In affirming the trial court’s entry of judgment, the Court of Appeal held that the language in the IDS policy was unambiguous and limited the Joneses’ recovery to a total of $250,000. The Court stated as follows:
The Joneses do not otherwise explain how the policy provision is ambiguous.
The Buhlers contend the policy can reasonably be read to apply the per person limit only to amounts paid to one person. As we have set forth, the per person policy limit reads: “The bodily injury liability limits for each person is the maximum we will pay as damages for bodily injury, including damages for care and loss of services, to one person per occurrence.” The Buhlers read this language so the phrase “to one person in one occurrence” modifies the “maximum we will pay” rather than the closer term “bodily injury.” This reading results in the $250,000 limit’s application to damage amounts to be paid to one person, rather than applying the limit to damages derived from bodily injury to one person. The Buhlers argue that because Mark and Melanie Jones are two people and thus the payment for damages will be from IDS to more than one person, the higher per occurrence limit applies. They assert ‘a reasonable insured would expect that the ‘per person’ limitation in a policy would limit a single claimant’s recovery, not multiple claimants.
This interpretation is contrary to the express language of the policy that the per person limit applies to damages for bodily injury to one person, “regardless of the number of . . . claims, claimants . . . .” Thus, the Buhlers’ interpretation is not reasonable. (Benedek v. PLC Santa Monica (2002) 104 Cal.App.4th 1351, 1358 [interpretation that is contrary to express language is not semantically reasonable]. Further, any time loss of consortium is at issue, there are two person damaged, the person suffering bodily injury and the spouse. If a claim for loss of consortium always triggered then per occurrence limit, there would be no need to define damages for bodily injury to include loss of consortium. “We must give significance to every word of a contract, when possible, and avoid an interpretation that renders a word surplusage.” (In re Tobacco Cases I (2010) 186 Cal.App.,4th 42, 49.)
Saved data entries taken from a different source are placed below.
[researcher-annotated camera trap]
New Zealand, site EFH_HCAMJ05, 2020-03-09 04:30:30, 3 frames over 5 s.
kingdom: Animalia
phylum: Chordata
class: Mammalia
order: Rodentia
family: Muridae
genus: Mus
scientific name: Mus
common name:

The reasonable interpretation is that “to one person” modifies “bodily injury.” Thus, the per person limit applies to all damages, including loss of consortium arising out of bodily injury” “to one person.” This language has the same effect and meaning as the phrase “arising out of bodily injury sustained by one person” in the policies at issue in Warner, supra, 64 Cal.App.3d at page 961, Ball, supra, 127 Cal.App.3rd at page 571, Bash, supra, 211 CalApp.3d at page 435, and Ayala, supra, 116 Cal.App.4th at page 1198.